-- What to produce --
Would you reproduce the whole listing below without altering a single word?

-- Provided records --
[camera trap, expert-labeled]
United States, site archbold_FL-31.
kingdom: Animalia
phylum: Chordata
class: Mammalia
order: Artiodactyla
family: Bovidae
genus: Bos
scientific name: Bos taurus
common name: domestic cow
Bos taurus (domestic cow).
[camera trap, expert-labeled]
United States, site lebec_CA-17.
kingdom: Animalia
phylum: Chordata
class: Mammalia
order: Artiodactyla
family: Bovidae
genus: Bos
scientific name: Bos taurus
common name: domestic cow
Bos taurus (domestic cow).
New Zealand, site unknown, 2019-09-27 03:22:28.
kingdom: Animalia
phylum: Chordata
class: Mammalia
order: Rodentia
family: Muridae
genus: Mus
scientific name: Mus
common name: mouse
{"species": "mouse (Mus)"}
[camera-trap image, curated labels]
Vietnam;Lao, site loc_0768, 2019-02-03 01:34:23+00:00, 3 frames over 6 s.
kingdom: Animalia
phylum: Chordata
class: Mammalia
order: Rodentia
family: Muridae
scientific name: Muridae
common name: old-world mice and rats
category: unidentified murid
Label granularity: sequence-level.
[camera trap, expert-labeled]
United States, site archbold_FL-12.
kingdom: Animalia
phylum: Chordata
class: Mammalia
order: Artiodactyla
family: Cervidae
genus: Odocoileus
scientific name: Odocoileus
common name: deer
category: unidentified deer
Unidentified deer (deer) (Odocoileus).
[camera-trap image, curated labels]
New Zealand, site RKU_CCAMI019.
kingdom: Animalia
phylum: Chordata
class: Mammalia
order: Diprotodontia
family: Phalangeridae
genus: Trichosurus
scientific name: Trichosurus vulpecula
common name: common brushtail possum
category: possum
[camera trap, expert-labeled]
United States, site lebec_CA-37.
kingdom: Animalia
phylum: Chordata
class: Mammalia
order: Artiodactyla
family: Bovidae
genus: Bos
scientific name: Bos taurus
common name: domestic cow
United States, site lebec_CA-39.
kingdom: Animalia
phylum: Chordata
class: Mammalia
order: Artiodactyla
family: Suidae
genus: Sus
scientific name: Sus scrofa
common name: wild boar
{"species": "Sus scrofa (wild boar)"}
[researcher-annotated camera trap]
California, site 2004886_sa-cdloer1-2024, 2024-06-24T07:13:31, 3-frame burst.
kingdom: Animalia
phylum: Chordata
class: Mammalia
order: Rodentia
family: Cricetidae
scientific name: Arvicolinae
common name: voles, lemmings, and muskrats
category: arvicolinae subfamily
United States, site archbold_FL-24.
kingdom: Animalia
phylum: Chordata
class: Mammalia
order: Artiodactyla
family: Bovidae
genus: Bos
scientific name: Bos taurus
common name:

-- Response --
[camera trap, expert-labeled]
United States, site archbold_FL-31.
kingdom: Animalia
phylum: Chordata
class: Mammalia
order: Artiodactyla
family: Bovidae
genus: Bos
scientific name: Bos taurus
common name: domestic cow
Bos taurus (domestic cow).
[camera trap, expert-labeled]
United States, site lebec_CA-17.
kingdom: Animalia
phylum: Chordata
class: Mammalia
order: Artiodactyla
family: Bovidae
genus: Bos
scientific name: Bos taurus
common name: domestic cow
Bos taurus (domestic cow).
New Zealand, site unknown, 2019-09-27 03:22:28.
kingdom: Animalia
phylum: Chordata
class: Mammalia
order: Rodentia
family: Muridae
genus: Mus
scientific name: Mus
common name: mouse
{"species": "mouse (Mus)"}
[camera-trap image, curated labels]
Vietnam;Lao, site loc_0768, 2019-02-03 01:34:23+00:00, 3 frames over 6 s.
kingdom: Animalia
phylum: Chordata
class: Mammalia
order: Rodentia
family: Muridae
scientific name: Muridae
common name: old-world mice and rats
category: unidentified murid
Label granularity: sequence-level.
[camera trap, expert-labeled]
United States, site archbold_FL-12.
kingdom: Animalia
phylum: Chordata
class: Mammalia
order: Artiodactyla
family: Cervidae
genus: Odocoileus
scientific name: Odocoileus
common name: deer
category: unidentified deer
Unidentified deer (deer) (Odocoileus).
[camera-trap image, curated labels]
New Zealand, site RKU_CCAMI019.
kingdom: Animalia
phylum: Chordata
class: Mammalia
order: Diprotodontia
family: Phalangeridae
genus: Trichosurus
scientific name: Trichosurus vulpecula
common name: common brushtail possum
category: possum
[camera trap, expert-labeled]
United States, site lebec_CA-37.
kingdom: Animalia
phylum: Chordata
class: Mammalia
order: Artiodactyla
family: Bovidae
genus: Bos
scientific name: Bos taurus
common name: domestic cow
United States, site lebec_CA-39.
kingdom: Animalia
phylum: Chordata
class: Mammalia
order: Artiodactyla
family: Suidae
genus: Sus
scientific name: Sus scrofa
common name: wild boar
{"species": "Sus scrofa (wild boar)"}
[researcher-annotated camera trap]
California, site 2004886_sa-cdloer1-2024, 2024-06-24T07:13:31, 3-frame burst.
kingdom: Animalia
phylum: Chordata
class: Mammalia
order: Rodentia
family: Cricetidae
scientific name: Arvicolinae
common name: voles, lemmings, and muskrats
category: arvicolinae subfamily
United States, site archbold_FL-24.
kingdom: Animalia
phylum: Chordata
class: Mammalia
order: Artiodactyla
family: Bovidae
genus: Bos
scientific name: Bos taurus
common name:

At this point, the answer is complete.